Gestando este projeto há duas décadas, desde quando leu o romance de Jonathan Lethem no qual o longa-metragem se baseia, Edward Norton demonstra, de fato, muito carinho para com o material original e, ainda mais notavelmente, para com o protagonista – tanto é que, não bastando dirigir, roteirizar e co-produzir, também incumbiu-se de interpretá-lo. Apesar de todas as excentricidades de seu personagem, Norton o enxerga com grande empatia e paciência, procurando normalizá-lo dentro das situações em que se insere ao longo da narrativa. No entanto, o ímpeto de tornar assimiláveis os cacoetes de Lionel se revela bastante irregular, uma vez que a reação dos personagens coadjuvantes que acabam de conhecê-lo é praticamente nula (como na cena-confronto entre o detetive e o todo-poderoso Moses Randolph, interpretado por Alec Baldwin) ou facilmente superável (já no primeiro encontro entre Laura e Lionel, ela parece achar charmosos e levemente divertidos os comentários inadvertidos dele, o que se contradiz, inclusive, com a própria personalidade inquisitiva e forte da ativista).

Ademais, o roteiro do próprio Norton também comete deslizes já em seu prólogo, o qual se inicia de forma decisivamente abrupta e apenas sugere uma relação afetuosa de proximidade entre Lionel e Frank. Essa celeridade prejudica um pouco da motivação do personagem central, já que, mesmo tendo acompanhado o evento climático que dá o pontapé do enredo, não é possível estabelecer um vínculo emocional ou crer indissoluvelmente na importância do mentor para o pupilo, o que se agrava pela pouca exploração que Norton faz da figura póstuma de Frank. (Neste caso, talvez, a culpa não seja do diretor, mas, sim, de Bruce Willis, cujo ímpeto para atuar desapareceu há muito e legou-lhe uma face inexpressiva e indisposta, também vista aqui).
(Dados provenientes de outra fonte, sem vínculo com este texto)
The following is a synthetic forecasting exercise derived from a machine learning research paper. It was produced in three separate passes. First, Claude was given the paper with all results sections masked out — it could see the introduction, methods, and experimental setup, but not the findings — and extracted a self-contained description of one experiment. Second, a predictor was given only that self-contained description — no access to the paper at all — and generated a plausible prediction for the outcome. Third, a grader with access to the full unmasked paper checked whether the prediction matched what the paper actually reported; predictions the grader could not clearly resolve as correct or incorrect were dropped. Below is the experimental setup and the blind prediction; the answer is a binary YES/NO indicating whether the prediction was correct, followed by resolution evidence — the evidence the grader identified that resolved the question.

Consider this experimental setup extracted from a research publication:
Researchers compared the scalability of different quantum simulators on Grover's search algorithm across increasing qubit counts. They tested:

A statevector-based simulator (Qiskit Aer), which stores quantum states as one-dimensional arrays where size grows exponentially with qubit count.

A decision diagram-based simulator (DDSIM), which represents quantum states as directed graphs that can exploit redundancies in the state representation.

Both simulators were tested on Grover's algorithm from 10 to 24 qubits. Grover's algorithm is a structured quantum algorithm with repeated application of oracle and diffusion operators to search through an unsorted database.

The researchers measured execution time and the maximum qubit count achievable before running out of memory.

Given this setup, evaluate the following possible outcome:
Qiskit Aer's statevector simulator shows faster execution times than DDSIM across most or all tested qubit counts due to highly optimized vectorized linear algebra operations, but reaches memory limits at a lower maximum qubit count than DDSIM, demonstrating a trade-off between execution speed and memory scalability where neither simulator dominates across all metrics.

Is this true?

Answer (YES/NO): NO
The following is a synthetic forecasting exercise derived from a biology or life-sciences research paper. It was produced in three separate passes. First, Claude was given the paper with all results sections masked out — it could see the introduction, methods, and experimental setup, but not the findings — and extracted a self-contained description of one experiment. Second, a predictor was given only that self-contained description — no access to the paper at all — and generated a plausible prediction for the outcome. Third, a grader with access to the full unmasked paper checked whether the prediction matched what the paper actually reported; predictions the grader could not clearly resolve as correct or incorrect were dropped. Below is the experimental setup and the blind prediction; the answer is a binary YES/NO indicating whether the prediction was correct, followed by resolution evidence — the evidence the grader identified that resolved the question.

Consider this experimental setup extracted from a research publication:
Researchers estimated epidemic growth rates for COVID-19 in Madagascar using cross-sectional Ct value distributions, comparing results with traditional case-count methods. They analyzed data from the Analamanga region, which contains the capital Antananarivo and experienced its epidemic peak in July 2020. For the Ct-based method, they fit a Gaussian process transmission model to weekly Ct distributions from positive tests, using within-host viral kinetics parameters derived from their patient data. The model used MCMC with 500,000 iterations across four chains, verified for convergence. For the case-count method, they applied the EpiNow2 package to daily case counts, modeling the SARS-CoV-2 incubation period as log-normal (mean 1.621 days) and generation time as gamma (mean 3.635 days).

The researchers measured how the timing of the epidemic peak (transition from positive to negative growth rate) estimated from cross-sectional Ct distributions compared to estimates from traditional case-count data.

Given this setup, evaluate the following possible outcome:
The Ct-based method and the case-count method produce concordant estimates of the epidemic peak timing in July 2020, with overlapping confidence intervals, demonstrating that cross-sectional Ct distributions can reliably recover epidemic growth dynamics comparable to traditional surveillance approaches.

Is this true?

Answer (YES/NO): NO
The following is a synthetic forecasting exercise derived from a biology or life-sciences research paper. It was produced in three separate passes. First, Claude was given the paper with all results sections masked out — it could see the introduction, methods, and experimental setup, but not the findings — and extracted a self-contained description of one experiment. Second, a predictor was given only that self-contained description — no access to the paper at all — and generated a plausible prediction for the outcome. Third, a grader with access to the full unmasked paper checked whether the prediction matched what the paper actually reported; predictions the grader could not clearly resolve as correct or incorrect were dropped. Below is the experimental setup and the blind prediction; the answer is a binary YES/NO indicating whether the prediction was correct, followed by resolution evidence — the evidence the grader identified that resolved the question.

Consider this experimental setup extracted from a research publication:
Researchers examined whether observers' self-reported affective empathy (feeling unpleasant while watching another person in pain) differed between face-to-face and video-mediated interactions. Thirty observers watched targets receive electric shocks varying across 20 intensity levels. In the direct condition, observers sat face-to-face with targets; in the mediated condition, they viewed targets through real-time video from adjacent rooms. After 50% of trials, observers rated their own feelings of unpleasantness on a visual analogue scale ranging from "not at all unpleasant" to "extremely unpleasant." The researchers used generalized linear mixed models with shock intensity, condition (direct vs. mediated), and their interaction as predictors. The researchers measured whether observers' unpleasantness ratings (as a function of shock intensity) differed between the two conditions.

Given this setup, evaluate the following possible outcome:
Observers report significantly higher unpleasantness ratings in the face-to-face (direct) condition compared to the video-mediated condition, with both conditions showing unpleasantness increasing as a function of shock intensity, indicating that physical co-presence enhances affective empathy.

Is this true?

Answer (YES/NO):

Por fim, ainda que este seja um demérito menor, faltou ao Norton roteirista um pouco da parcimônia e senso de tensão dos escritores de thrillers noir, como Raymond Chandler e Dashiell Hammett, atentando-se em não entregar completamente os pontos sobre a dubiedade moral de um personagem por meio de questionamentos, abraçar inquestionavelmente os diálogos expositivos para mero efeito elucidativo ou de apressar-se para resolver os conflitos da trama, que, inclusive, apresenta uma contradição temática por um dos elementos presentes na cena final (sem spoilers).
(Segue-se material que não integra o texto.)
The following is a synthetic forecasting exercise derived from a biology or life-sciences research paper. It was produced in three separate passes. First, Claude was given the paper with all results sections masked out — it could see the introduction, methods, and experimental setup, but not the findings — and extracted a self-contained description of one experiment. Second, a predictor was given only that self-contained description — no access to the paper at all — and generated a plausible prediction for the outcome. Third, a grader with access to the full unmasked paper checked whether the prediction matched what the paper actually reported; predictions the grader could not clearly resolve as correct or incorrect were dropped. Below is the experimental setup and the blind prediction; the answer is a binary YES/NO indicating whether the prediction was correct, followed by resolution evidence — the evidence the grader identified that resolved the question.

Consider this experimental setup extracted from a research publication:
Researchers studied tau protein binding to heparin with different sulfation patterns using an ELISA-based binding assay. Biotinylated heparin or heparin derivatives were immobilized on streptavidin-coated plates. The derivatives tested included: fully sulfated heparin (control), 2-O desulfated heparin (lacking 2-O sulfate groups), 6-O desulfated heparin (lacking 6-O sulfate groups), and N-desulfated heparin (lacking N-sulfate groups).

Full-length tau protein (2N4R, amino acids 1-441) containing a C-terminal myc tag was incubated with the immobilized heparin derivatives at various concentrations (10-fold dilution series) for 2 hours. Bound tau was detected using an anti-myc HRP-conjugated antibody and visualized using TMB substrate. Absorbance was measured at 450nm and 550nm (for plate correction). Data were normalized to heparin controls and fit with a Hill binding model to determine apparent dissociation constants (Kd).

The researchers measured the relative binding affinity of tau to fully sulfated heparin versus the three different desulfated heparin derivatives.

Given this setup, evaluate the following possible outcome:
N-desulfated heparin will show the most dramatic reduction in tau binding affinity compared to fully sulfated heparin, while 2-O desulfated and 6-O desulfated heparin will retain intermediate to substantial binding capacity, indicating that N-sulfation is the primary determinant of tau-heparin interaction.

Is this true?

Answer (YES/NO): NO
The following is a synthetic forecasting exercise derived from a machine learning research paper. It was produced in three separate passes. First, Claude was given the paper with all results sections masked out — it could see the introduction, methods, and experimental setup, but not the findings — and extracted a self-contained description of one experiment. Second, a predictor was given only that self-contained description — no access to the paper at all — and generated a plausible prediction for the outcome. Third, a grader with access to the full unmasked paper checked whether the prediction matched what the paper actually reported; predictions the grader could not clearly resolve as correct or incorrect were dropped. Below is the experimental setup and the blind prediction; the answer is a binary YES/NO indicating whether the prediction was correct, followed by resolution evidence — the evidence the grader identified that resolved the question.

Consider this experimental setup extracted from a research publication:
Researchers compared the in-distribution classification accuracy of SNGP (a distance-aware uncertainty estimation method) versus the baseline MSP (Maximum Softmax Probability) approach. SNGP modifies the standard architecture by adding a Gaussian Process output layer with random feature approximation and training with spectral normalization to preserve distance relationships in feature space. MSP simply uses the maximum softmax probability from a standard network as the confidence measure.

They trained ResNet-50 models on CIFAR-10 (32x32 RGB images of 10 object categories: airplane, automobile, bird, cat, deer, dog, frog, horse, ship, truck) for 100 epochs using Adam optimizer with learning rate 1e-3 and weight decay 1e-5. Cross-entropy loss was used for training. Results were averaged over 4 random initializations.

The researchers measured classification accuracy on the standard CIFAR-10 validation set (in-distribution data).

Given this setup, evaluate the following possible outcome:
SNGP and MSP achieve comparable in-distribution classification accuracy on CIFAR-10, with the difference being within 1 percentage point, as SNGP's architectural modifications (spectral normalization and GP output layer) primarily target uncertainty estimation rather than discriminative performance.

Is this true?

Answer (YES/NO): NO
O Norton diretor, por outro lado, revela-se um pouco mais preciosístico. Ao alterar (adequadamente, diga-se de passagem) o cenário no qual a história do romance se passava, da contemporaneidade para o final dos anos 1950, o cineasta, em parceria com o diretor de fotografia Dick Pope e a designer de produção Beth Mickle, consegue explorar os elementos visuais daquela época ao emular outras representações do período, marcado pelo surgimento do Cinema Noir. Desta forma, Norton, Pope e Mickle conseguem criar composições estimulantes e estimulantes, como aquela que capta uma discussão entre os personagens de Baldwin e Willem Dafoe por meio do contraste entre luz e sombras enquadradas em preciso plano de conjunto, também visto na misteriosa reunião dos minutos iniciais, ou ainda o longo plano que gira em torno de Lionel e Laura enquanto dançam ao som de um jazz mavioso e atmosférico. A montagem de Joe Klotz, ainda que constantemente tateie a procura de um ritmo apropriado, merece consideração especial por apresentar demoradamente o rosto do personagem de Baldwin, mitificando-o por seu poder de decisão.

Assim, aos trancos e barrancos, Edward Norton consegue conferir uma unidade estética exitosa a seu longa-metragem, a qual é complementada por uma sólida recorrência temática envolvendo corrupção, pragmatismo moral, racismo, justiça social e paternidade, ainda que esta última, repito, seja prejudicada pelo parco entrelaçamento dramático da relação entre Lionel e Frank. A excepcional trilha sonora do inglês Daniel Pemberton – acrescida da suave canção “Daily Battles”, composta pelo ilustre Thom Yorke – também contribui bastante para a boa fruição de Brooklyn – Sem Pai Nem Mãe, um bom filme de gênero e uma simpática homenagem ao cinema feito meio século atrás.